# seasoning softwood (pine)



## j7art2 (Feb 17, 2015)

Does pine typically take as long to season as hardwood due to it being less dense overall? I've got about 2 cords of it to process, and have access to another 4 or so. I'm curious if I'll be able to burn it this coming winter, of if I'll be waiting two years like I would with oak.


----------



## gzecc (Feb 17, 2015)

One full year off the ground, split in single rows usually is all that is required for pine in my experience.
IMO Oak takes a true 3 yrs. I avoid it like the plague. Other hardwoods take 2 yrs.


----------



## Dune (Feb 17, 2015)

Depending upon individual drying circumstance. All my rows are at the fenceline, 2 years for pine works good. Remember though, I split as little as possible, just enough to fit into the stove. That adds to seasoning time.


----------



## firefighterjake (Feb 17, 2015)

Probably depends on the species . . . but up here . ..  eastern white pine can easily season in a year . . . sometimes less . . . depending on sun, wind, how it is stacked, top covered vs. not covered, etc.


----------



## Seanm (Feb 18, 2015)

Lodgepole pine is what i burn during the day here and from the odd time I've had to process it green I've had no problem with under a year and if you live in a milder climate then me you should be good. C,s,s in may or as soon as possible and then burn it in November, don't leave them as big splits but they dont have to be tooth picks either. Since lodgepole is one of the more denser pines I think you should be ok especially if your pine is lower in btus. You would need to be on the ball with how you take care of it like Jake above says. Fortunately for me I have access to more standing dead and blow down lodgepole then I can ever use so I'm not needing to process green pine but I have experience doing so. Sometimes when its easy as pie to take I will grab it (like the city bucking it up and helping me load my truck!) As a side note I have 3/4 cord of green fir and 1/3 cord green paper birch that I c,s,s expecting it to be below 20% mc for next season and they are both more dense than my pine. Enjoy this amazing wood!


----------



## j7art2 (Feb 18, 2015)

Since pine sap has much different consistency (thick and sticky as opposed to watery) can it be checked using conventional means via moisture meter with accurate readings?


----------



## Dune (Feb 18, 2015)

j7art2 said:


> Since pine sap has much different consistency (thick and sticky as opposed to watery) can it be checked using conventional means via moisture meter with accurate readings?

══════

What the task asks: Can you continue the thread on seasoning pine firewood from its final line? The listing after this is separate material and has no connection to the thread on seasoning pine firewood.

Raw data:
══════

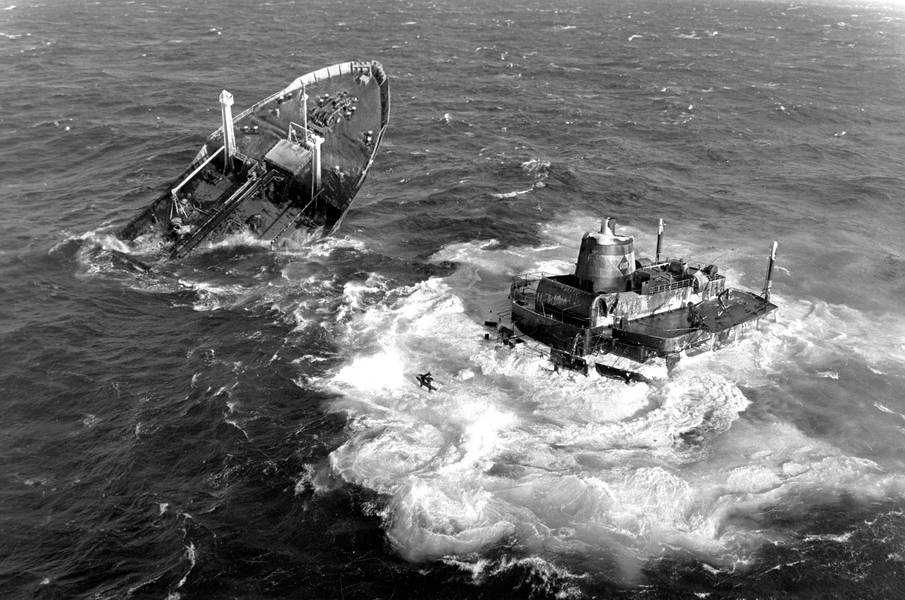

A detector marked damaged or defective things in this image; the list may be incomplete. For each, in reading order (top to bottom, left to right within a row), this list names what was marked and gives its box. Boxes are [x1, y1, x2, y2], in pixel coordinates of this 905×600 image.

broken oil tanker [116, 59, 388, 258]
broken oil tanker [502, 218, 776, 382]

══════

Task output:
What species of pine do you have? 
With pitch pine when the bark falls off it is ready. 
White pine, cedar and juniper dry faster, IMHO.


----------



## j7art2 (Feb 18, 2015)

I have no idea. I don't know my pine tree species because nobody burns pine here (I never bothered to learn! lol) 

Most of the needles are very thin, and the bark is quite reddish and flaky. I think that's white pine, but not sure.


----------



## Dune (Feb 18, 2015)

j7art2 said:


> I have no idea. I don't know my pine tree species because nobody burns pine here (I never bothered to learn! lol)
> 
> Most of the needles are very thin, and the bark is quite reddish and flaky. I think that's white pine, but not sure.


Pitch pines have very dark bark, more brown, not really reddish at all. They also tend to grow in a grotesque twisted manner and are useless except for fuel IMHO.

Hard to split by hand, they benefit from at least a year of drying before splitting. 
Store horizontal, off the ground until dry enough to split. With a machine, it is no issue to split them.  I go by the pile once a month and try to split a round. Then eventually I use a machine to finish the job.


----------



## AK13 (Feb 18, 2015)

I like burning white pine. I think one year is plenty unless you split it very large.


----------



## Wood Duck (Feb 18, 2015)

Reddish, flaky bark sounds like Scots Pine, which is not native but is commonly planted all over the east and Midwest. I think one year is enough.


----------



## Seanm (Feb 18, 2015)

j7art2 said:


> Since pine sap has much different consistency (thick and sticky as opposed to watery) can it be checked using conventional means via moisture meter with accurate readings?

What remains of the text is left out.